### Request
Repeat the whole of the data, keeping every detail the same.

[Stored items from a collection]
------------------------------

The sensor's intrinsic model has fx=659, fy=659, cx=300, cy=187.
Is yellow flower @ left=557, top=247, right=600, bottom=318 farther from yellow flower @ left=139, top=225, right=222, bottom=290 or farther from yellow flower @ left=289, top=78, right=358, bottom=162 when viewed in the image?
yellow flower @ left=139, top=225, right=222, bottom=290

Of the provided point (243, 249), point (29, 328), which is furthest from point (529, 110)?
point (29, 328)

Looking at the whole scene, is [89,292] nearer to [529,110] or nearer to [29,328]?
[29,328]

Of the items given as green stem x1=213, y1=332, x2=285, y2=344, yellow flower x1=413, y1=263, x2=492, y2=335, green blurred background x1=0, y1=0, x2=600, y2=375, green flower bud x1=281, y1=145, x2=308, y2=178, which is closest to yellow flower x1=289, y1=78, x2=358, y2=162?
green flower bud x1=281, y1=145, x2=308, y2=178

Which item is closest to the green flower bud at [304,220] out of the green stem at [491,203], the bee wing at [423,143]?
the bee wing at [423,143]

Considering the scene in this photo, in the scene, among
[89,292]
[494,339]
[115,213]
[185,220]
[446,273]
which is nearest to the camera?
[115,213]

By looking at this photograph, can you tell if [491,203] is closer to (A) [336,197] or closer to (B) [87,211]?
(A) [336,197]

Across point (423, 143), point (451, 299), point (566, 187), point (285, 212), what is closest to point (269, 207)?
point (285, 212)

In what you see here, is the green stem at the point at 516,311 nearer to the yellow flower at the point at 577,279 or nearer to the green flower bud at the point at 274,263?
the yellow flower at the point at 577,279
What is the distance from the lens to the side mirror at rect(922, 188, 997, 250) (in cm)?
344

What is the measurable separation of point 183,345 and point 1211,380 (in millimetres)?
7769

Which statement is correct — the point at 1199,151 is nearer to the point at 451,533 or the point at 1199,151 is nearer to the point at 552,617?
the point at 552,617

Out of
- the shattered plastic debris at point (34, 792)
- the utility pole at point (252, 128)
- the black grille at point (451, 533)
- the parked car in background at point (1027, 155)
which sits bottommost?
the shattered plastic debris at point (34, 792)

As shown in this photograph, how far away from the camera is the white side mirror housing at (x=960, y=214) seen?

------------------------------

### Answer to the problem
The sensor's intrinsic model has fx=659, fy=659, cx=300, cy=187.
Is yellow flower @ left=557, top=247, right=600, bottom=318 farther from yellow flower @ left=139, top=225, right=222, bottom=290 or farther from yellow flower @ left=289, top=78, right=358, bottom=162 when viewed in the image?
yellow flower @ left=139, top=225, right=222, bottom=290

Of the provided point (243, 249), point (29, 328), which is furthest from point (529, 110)?
point (29, 328)

Looking at the whole scene, is [89,292] nearer to [529,110] or nearer to [29,328]?
[29,328]

Of the items given as green stem x1=213, y1=332, x2=285, y2=344, yellow flower x1=413, y1=263, x2=492, y2=335, green blurred background x1=0, y1=0, x2=600, y2=375, green flower bud x1=281, y1=145, x2=308, y2=178, which is closest to yellow flower x1=289, y1=78, x2=358, y2=162?
green flower bud x1=281, y1=145, x2=308, y2=178

Which item is closest to the green flower bud at [304,220] out of the green stem at [491,203], the bee wing at [423,143]?
the bee wing at [423,143]

Considering the scene in this photo, in the scene, among
[89,292]
[494,339]
[115,213]
[185,220]
[446,273]
which is nearest to the camera?
[115,213]

By looking at this photograph, can you tell if [491,203] is closer to (A) [336,197] or closer to (B) [87,211]?
(A) [336,197]

Across point (423, 143), point (451, 299), point (566, 187), point (285, 212), what is closest to point (269, 207)?
point (285, 212)

In what you see here, is the green stem at the point at 516,311 nearer to the yellow flower at the point at 577,279 or nearer to the green flower bud at the point at 274,263?
the yellow flower at the point at 577,279
What is the distance from the lens to the side mirror at rect(922, 188, 997, 250) (in cm)?
344

What is the measurable separation of point 183,345 and point 1211,380 (in millimetres)?
7769

Which statement is correct — the point at 1199,151 is nearer to the point at 451,533 or the point at 1199,151 is nearer to the point at 552,617?
the point at 552,617

Out of
- the shattered plastic debris at point (34, 792)
- the utility pole at point (252, 128)
- the black grille at point (451, 533)
- the parked car in background at point (1027, 155)
which sits bottommost?
the shattered plastic debris at point (34, 792)

As shown in this photograph, how far away from the camera is the white side mirror housing at (x=960, y=214) seen?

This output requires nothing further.